Extract:
§ §

Optionally, instead of using a thread name to tag threads, a callback can be used that returns the thread handle. Example:

#include "memfault/ports/zephyr/thread_metrics.h"

static TaskHandle_t prv_get_shell_uart_task_handle(void) {
  // task handle for shell_uart task
  extern TaskHandle_t shell_uart_task_handle;
  return shell_uart_task_handle;
}

MEMFAULT_METRICS_DEFINE_THREAD_METRICS (
  // monitor the main thread stack usage
  {
    .thread_name = "main",
    .stack_usage_metric_key = MEMFAULT_METRICS_KEY(memory_main_pct_max),
  },
  // monitor the shell_uart thread stack usage, using the task handle callback
  // to provide the task handle instead of the thread name string
  {
    .get_task_handle = prv_get_shell_uart_task_handle,
    .stack_usage_metric_key = MEMFAULT_METRICS_KEY(memory_shell_uart_pct_max),
  });

Coredump Stack High Watermark

Memfault will automatically compute stack high watermarks (represented as High Water Mark: x Bytes Free) for each task captured in a coredump.

§ §

Data entries:
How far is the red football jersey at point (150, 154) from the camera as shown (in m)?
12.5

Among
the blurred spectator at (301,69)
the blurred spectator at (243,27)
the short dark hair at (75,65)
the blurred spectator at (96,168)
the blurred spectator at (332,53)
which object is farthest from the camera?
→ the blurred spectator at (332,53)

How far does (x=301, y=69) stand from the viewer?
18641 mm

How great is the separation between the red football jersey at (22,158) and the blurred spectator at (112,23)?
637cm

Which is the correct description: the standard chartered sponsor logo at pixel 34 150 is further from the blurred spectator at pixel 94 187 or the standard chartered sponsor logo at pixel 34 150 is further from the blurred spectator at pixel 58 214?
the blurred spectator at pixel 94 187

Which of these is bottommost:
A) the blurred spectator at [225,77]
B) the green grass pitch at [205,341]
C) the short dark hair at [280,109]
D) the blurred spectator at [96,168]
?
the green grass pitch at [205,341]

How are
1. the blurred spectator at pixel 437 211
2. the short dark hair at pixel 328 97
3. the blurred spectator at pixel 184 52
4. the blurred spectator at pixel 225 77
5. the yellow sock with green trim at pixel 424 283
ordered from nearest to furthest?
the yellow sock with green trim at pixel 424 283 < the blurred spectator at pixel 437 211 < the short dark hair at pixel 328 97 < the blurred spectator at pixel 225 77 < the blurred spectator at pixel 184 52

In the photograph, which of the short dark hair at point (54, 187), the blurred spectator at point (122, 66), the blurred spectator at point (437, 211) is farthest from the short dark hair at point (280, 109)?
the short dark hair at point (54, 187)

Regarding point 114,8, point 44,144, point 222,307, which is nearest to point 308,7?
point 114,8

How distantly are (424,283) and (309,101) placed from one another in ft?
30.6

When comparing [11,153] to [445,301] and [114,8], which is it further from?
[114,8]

§ §

Brief 1: In the entries, from the line with "How distantly are" through the end of the entries, substitute "farther" for "further" and leave everything else unchanged.
Brief 2: Continue the text on Memfault stack usage monitoring from the point where it stops.

Written answer 1:
How distantly are (424,283) and (309,101) placed from one another in ft?
30.6

When comparing [11,153] to [445,301] and [114,8], which is it farther from?
[114,8]

Written answer 2:
Memfault has two ways of computing the high watermarks:

  1. If a task's entire stack region is captured in the coredump, the watermark is computed when the coredump is processed. This requires setting #define configRECORD_STACK_HIGH_ADDRESS 1 in FreeRTOSConfig.h.
  2. If #define MEMFAULT_COREDUMP_COMPUTE_THREAD_STACK_USAGE 1 is set in memfault_platform_config.h, the high watermark is computed when the coredump is captured. The full task stack does not need to be present in the coredump for Memfault to show the watermark. This also requires setting #define INCLUDE_uxTaskGetStackHighWaterMark 1 in FreeRTOSConfig.h.

Zephyr

Required

These variables must be captured in the coredump:

  • _kernel
  • _kernel_openocd_offsets
  • _kernel_openocd_size_t_size

Tracking Thread Stack Usage

The Memfault SDK has built-in support for tracking thread stack usage using Memfault Metrics. This is controlled with the Kconfig option CONFIG_MEMFAULT_METRICS_THREADS, and is enabled by default.

Register threads for tracking by adding the following to your project:

//! Set the list of threads to monitor for stack usage. The metric keys must
//! be defined in memfault_metrics_heartbeat_config.def, ex:
//!
//! MEMFAULT_METRICS_KEY_DEFINE_WITH_SCALE_VALUE(
//!   memory_main_pct_max, kMemfaultMetricType_Unsigned,
//!   CONFIG_MEMFAULT_METRICS_THREADS_MEMORY_SCALE_FACTOR
//! )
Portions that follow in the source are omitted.